Columnistas

FAO, 40 años de trabajo en Bolivia

La Razón (Edición Impresa) / Foro - Theodor Friedrich

00:00 / 14 de octubre de 2018

En el desafío de alcanzar la meta Hambre Cero es fundamental comprender que nuestras acciones son nuestro futuro. Éste es el mensaje que la Organización de las Naciones Unidas para la Alimentación y la Agricultura (FAO) promueve el 16 de octubre, Día Mundial de la Alimentación, momento en que además celebra 40 años de trabajo en Bolivia, y renueva su compromiso de contribuir al país para erradicar el hambre, la inseguridad alimentaria y la malnutrición.

Desde su instauración en 1978, la FAO ha impulsado acciones para el logro de estos objetivos en coordinación con el Estado de Bolivia, respondiendo a las prioridades del país para eliminar el hambre crónica, la subalimentación (especialmente entre los niños, mujeres y ancianos), las enfermedades relacionadas con la dieta transmisibles y no transmisibles, los obstáculos para la lactancia materna óptima, y el saneamiento inadecuado, la falta de higiene y el agua no potable. Este compromiso ha situado al país entre los más avanzados de la región en cuanto a marco normativo y políticas públicas favorables a la lucha contra el hambre y la pobreza.

Hacia adelante, nuevos desafíos se presentan en la búsqueda de garantizar la seguridad alimentaria de los bolivianos. Uno de ellos es la necesidad de la intensificación sostenible de la producción para alimentar a una población que crece. Esto implicará la promoción en el país de una agricultura sostenible, con tecnificación para alcanzar los más altos niveles productivos.
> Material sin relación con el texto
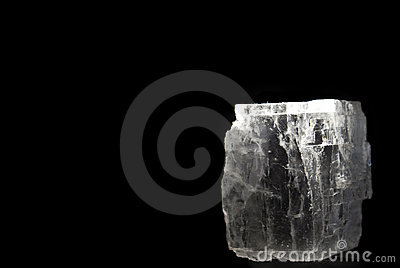 Crystal of rock salt on black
De ello depende la disponibilidad de alimentos para la población y la posibilidad de preservar cultivos ancestrales de alto valor nutritivo.

El escenario global nos desafía también a profundizar el apoyo a las poblaciones más vulnerables frente al cambio climático para la adopción de estrategias que incrementen la resiliencia de los medios de vida de agricultores familiares campesinos. Otro reto es apoyar con mayor fuerza a familias de pueblos indígenas y comunidades locales para que incrementen los volúmenes de su producción agrícola. Una contribución a la lucha contra la pobreza será que las organizaciones económicas de indígenas y productores rurales se establezcan legal y administrativamente y se sientan fortalecidas para hacerse cargo de su autogestión; que cuenten con capacidades para mejorar los sistemas de producción en los diferentes eslabones de la cadena productiva mediante la incorporación y adaptación de tecnologías e innovaciones. Es decir, empoderar a los actores sociales y a las comunidades locales para que sean protagonistas de su propio desarrollo.

En la siguiente década, éstos son algunos de los logros de los que espera dar cuenta la FAO, consciente de que el desafío es colectivo; el Estado, la sociedad civil, la cooperación internacional, productores y todos los actores sociales involucrados en la lucha contra el hambre podemos alcanzar el objetivo Hambre Cero y materializar en la vida de las familias los derechos otorgados por el marco normativo nacional, implementando sistemas agroalimentarios que aporten a la seguridad alimentaria con soberanía, respetando territorialidades, saberes, sistemas, modos y estrategias de vida.